Don't like it? Then just delete it, again.


The testimonials are "I didn't die". The fact is over 95% of Covid 19 patients don't die.

AHA, ACC, HRS Caution Use of COVID-19 Therapies Hydroxychloroquine and Azithromycin in Cardiac Patients

New COVID-19 drug therapy guidance from the American Heart Association, the American College of Cardiology and the Heart Rhythm Society

April 8, 2020 – The scientific community is learning more about the impact and interaction of cardiovascular diseases with novel coronavirus (COVID-19, SARS-CoV-2), including the impact of drug therapies being used and their negative cardiovascular impact. Together, the American Heart Association (AHA), the American College of Cardiology (ACC) and the Heart Rhythm Society (HRS) April 8 jointly published a new guidance, “Considerations for Drug Interactions on QTc in Exploratory COVID-19 (Coronavirus Disease 19) Treatment,” to detail critical cardiovascular considerations in the use of hydroxychloroquine and azithromycin for the treatment of COVID-19.[1]

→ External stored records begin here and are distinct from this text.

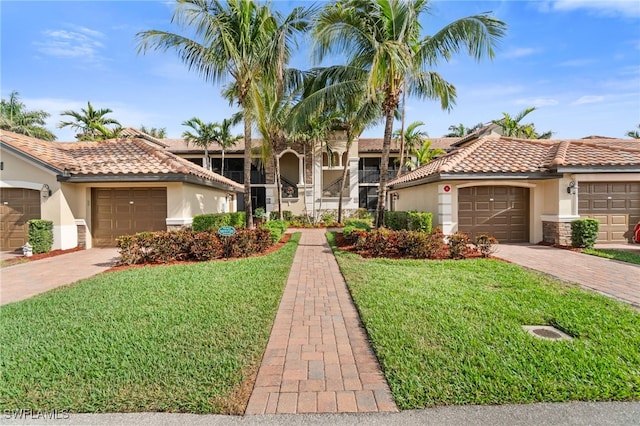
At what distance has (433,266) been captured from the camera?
8.52 meters

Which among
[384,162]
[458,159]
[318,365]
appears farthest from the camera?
[458,159]

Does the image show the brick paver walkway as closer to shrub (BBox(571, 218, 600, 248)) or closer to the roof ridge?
the roof ridge

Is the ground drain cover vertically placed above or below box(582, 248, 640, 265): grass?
below

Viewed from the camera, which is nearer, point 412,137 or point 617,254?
point 617,254

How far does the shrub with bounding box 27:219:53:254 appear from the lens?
1131 centimetres

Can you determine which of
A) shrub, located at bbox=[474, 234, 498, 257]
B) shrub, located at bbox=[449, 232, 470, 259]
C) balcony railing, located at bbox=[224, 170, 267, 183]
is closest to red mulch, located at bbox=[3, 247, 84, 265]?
shrub, located at bbox=[449, 232, 470, 259]

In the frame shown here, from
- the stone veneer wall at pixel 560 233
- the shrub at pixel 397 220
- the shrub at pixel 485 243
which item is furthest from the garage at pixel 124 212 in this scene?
the stone veneer wall at pixel 560 233

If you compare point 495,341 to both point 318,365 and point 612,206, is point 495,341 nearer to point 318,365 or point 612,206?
point 318,365

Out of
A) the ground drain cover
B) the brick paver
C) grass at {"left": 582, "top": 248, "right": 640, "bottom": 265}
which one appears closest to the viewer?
the ground drain cover

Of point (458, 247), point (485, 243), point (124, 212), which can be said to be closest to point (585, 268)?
point (485, 243)

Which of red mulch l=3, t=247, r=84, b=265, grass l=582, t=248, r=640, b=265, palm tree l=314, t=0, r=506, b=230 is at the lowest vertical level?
red mulch l=3, t=247, r=84, b=265

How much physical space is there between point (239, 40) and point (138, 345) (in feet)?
34.8

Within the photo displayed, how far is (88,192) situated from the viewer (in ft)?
42.9

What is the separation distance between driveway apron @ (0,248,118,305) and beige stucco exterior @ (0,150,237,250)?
1.35 meters
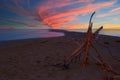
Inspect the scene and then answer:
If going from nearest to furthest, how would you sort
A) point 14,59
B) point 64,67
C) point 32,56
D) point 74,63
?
point 64,67 < point 74,63 < point 14,59 < point 32,56

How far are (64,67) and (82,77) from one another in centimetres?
146

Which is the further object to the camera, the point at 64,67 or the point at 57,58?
the point at 57,58

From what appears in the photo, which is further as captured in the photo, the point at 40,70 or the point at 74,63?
the point at 74,63

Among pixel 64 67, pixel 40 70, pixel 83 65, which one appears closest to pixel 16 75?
pixel 40 70

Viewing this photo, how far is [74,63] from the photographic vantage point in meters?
11.7

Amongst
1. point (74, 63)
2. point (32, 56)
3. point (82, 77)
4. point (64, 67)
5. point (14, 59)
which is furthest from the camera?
point (32, 56)

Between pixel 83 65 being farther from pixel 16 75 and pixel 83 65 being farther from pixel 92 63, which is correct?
pixel 16 75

This guidance is published in Circulation, the journal of the American Heart Association, the Journal of the American College of Cardiology (JACC), and Heart Rhythm Journal, the official journal of the HRS.

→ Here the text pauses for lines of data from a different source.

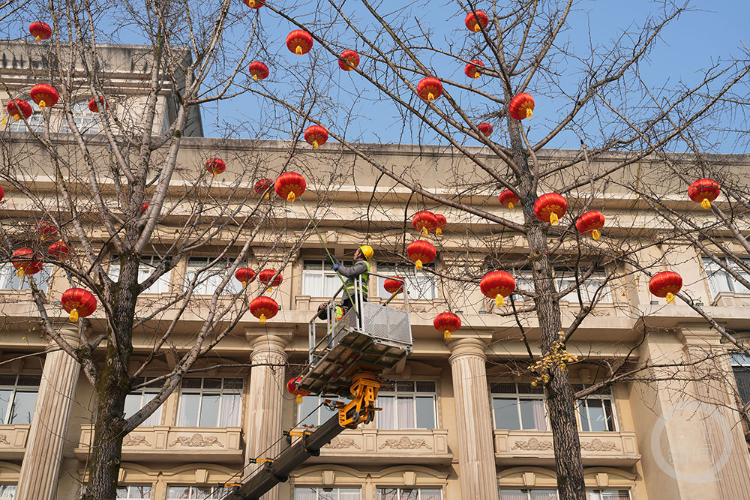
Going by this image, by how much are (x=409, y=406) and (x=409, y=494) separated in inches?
111

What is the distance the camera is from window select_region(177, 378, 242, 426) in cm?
2173

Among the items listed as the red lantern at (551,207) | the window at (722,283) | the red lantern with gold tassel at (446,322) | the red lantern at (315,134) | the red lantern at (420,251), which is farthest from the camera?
the window at (722,283)

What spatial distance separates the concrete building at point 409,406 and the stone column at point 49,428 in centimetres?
4

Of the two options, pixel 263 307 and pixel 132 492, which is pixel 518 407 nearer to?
pixel 132 492

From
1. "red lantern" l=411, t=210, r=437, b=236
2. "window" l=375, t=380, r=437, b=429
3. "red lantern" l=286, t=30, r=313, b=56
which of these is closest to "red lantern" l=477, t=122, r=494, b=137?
"red lantern" l=411, t=210, r=437, b=236

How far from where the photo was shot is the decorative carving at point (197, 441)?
20688mm

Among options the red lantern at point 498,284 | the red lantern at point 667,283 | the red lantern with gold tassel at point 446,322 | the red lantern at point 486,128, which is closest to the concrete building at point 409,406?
the red lantern with gold tassel at point 446,322

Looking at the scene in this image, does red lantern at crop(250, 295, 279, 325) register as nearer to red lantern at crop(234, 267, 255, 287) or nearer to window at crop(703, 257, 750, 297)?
red lantern at crop(234, 267, 255, 287)

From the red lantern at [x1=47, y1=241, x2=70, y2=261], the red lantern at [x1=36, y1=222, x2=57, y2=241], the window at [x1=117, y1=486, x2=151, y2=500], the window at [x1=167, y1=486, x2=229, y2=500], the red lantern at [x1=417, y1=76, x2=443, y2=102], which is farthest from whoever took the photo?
the window at [x1=167, y1=486, x2=229, y2=500]

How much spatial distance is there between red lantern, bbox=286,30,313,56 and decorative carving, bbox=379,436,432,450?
13040 millimetres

Hydroxychloroquine and Azithromycin Pose Serious Health Risks

The antimalarial medication hydroxychloroquine and the antibiotic azithromycin are currently gaining attention as potential treatments for COVID-19, and each have potential serious implications for people with existing cardiovascular disease. Complications include severe electrical irregularities in the heart such as arrythmia (irregular heartbeat), polymorphic ventricular tachycardia (including Torsade de Pointes) and long QT syndrome, and increased risk of sudden death. The effect on QT or arrhythmia of these two medications combined has not been studied.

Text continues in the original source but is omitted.